Setting the server in non-strict mode will make the results seem consistent,
but this may of course lead to more inconsistent data inserted in the database,
thus we do not recommend it.
[9 Mar 10:57] mu mu
Thank you for the clarification, Roy. I have performed further testing based on your feedback, and I believe the current behavior points to a deeper architectural inconsistency rather than just a Strict Mode side effect.

1. Violation of Semantic Equivalence
Logically, the following two paths should be equivalent:

Path A (Single Statement): INSERT INTO t2 SELECT CAST(c1 AS DATE) FROM t1; -> Fails (Error 1292)
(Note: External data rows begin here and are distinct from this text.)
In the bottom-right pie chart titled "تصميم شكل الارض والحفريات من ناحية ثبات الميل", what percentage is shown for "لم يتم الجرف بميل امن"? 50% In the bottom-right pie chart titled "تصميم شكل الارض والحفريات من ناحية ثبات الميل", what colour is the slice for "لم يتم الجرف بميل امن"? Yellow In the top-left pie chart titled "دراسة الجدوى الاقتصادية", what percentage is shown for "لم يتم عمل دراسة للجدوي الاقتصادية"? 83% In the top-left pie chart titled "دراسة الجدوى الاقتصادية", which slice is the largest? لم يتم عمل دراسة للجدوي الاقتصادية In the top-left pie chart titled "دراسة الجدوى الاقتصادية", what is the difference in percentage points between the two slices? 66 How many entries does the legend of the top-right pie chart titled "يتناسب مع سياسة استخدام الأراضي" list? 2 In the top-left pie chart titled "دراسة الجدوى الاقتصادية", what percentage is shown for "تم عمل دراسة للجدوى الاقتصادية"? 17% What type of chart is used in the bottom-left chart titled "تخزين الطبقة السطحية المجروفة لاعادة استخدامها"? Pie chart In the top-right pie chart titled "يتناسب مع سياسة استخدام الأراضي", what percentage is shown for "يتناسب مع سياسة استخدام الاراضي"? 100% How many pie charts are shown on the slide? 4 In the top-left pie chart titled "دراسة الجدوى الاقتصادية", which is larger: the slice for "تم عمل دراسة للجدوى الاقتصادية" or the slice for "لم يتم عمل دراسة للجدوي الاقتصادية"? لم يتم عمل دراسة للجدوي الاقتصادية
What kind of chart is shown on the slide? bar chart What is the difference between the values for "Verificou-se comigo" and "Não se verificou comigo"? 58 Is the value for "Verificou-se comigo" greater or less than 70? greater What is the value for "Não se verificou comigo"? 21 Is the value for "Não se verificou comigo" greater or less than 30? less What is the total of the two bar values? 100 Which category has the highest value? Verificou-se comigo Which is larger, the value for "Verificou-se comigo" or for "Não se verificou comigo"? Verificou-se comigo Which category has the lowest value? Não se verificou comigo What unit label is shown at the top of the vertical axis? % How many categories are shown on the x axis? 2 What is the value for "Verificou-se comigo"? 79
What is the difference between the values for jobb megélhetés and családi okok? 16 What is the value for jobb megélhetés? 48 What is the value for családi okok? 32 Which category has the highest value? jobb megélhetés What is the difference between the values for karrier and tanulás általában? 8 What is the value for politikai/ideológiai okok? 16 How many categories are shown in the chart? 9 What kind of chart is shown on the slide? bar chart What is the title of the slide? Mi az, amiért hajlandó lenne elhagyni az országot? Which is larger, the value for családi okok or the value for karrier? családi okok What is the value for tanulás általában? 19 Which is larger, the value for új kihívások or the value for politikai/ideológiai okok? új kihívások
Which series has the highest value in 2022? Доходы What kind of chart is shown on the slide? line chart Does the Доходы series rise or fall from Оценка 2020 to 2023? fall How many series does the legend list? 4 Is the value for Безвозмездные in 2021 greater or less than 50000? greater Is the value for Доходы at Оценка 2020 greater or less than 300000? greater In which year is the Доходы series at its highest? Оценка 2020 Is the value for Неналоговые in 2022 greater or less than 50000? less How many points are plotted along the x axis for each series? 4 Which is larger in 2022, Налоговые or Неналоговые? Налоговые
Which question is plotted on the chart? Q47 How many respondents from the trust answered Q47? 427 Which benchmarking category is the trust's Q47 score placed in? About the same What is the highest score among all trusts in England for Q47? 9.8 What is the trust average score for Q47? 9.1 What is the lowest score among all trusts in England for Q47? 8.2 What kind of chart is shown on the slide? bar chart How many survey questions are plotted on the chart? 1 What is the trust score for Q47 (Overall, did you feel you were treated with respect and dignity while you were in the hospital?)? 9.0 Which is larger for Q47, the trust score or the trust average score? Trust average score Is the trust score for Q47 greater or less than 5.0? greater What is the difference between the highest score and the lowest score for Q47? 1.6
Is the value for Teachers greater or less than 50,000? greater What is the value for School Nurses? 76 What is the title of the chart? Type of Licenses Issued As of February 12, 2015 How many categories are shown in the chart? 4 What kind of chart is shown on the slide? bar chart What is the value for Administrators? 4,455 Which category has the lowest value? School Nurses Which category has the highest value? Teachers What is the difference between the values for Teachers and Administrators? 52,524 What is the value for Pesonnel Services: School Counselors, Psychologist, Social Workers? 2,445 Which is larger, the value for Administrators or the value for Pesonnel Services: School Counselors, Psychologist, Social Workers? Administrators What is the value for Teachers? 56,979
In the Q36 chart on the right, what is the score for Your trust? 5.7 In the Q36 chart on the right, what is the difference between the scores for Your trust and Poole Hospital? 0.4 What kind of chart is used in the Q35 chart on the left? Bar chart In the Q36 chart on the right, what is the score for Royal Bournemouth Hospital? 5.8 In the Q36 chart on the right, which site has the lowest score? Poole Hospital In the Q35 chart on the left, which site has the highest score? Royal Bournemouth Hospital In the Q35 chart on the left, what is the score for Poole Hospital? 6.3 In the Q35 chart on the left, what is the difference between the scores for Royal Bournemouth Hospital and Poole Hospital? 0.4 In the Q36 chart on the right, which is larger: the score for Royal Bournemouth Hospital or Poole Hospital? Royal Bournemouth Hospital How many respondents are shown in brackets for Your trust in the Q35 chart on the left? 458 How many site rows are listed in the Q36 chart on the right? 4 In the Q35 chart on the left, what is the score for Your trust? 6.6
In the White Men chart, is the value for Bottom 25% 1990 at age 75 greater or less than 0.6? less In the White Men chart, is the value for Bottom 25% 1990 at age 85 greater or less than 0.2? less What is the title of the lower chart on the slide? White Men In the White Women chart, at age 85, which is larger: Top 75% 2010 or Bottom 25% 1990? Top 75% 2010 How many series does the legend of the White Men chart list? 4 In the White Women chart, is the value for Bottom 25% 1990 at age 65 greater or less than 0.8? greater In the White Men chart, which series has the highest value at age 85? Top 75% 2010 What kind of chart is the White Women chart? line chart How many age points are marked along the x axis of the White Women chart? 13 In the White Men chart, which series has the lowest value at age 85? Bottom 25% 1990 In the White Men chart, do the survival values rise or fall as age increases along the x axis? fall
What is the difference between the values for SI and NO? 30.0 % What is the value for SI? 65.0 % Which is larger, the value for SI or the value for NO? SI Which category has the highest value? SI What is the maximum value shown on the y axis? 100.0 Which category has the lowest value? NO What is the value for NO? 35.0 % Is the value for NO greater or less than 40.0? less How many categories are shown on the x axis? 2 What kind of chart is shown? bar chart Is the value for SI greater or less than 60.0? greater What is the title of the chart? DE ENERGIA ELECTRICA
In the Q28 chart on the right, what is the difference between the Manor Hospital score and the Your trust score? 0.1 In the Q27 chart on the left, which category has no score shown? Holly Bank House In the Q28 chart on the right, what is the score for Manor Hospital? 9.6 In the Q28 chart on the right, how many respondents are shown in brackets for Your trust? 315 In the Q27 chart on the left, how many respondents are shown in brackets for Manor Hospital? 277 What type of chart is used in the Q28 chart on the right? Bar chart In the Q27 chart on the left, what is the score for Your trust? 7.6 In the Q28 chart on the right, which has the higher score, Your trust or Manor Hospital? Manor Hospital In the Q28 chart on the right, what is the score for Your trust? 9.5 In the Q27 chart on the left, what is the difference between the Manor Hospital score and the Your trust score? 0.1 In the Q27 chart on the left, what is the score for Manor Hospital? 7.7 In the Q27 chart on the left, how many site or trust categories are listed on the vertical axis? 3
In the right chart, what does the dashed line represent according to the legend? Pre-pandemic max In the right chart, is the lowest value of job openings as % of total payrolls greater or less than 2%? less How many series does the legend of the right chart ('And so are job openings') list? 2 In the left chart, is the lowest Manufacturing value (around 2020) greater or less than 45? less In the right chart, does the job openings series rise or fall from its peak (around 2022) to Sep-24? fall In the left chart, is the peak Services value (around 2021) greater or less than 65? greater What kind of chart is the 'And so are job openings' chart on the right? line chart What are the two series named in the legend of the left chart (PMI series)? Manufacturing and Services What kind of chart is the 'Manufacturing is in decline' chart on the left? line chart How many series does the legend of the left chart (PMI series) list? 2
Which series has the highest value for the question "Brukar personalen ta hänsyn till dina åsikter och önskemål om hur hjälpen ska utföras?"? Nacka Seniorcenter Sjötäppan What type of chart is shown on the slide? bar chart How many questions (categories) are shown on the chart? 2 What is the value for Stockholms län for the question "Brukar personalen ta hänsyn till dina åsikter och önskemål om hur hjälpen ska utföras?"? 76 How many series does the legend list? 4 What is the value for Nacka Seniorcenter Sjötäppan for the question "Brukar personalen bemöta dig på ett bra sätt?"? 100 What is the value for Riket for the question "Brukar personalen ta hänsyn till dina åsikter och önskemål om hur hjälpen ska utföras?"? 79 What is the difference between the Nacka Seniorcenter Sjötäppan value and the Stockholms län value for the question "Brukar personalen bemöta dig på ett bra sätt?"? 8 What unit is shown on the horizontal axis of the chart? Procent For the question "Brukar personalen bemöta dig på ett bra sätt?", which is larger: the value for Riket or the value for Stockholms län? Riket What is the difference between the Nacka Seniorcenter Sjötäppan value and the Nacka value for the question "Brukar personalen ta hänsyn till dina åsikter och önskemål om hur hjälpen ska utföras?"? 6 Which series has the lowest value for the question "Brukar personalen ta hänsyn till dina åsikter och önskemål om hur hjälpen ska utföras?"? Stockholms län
Path B (User Variable): SET @d = (SELECT CAST(c1 AS DATE) FROM t1); INSERT INTO t2 VALUES (@d); -> Succeeds (Inserts NULL)

In both cases, the source expression is identical. If the server's goal is to prevent "incorrect values" from being inserted, Path B represents a significant bypass of that logic. If the server accepts the result of the CAST via a variable, it should logically accept it via a direct SELECT list.

2. Inconsistent Data Results in Non-Strict Mode
Even more concerning is the behavior when Strict Mode is disabled. While both paths "succeed," they produce different data:

Path A: Inserts NULL.

Path B: Inserts '0000-00-00' (Zero date).

This proves that the inconsistency is not just about "Error vs. Warning," but about how the expression's result is physically materialized. The same CAST expression yields different values depending on whether it is piped directly into an INSERT or passed through a variable.

3. Impact on Data Integrity and Migration
This inconsistency makes data migration and ETL processes unpredictable. A developer testing a transformation via SELECT or user variables will see one result, but the production INSERT...SELECT will either fail or store different data.
[9 Mar 11:52] Roy Lyseng
I don't see the behavior that you describe.

When I disable strict mode with e.g.

 set sql_mode='';

I get NULL inserted by both statements.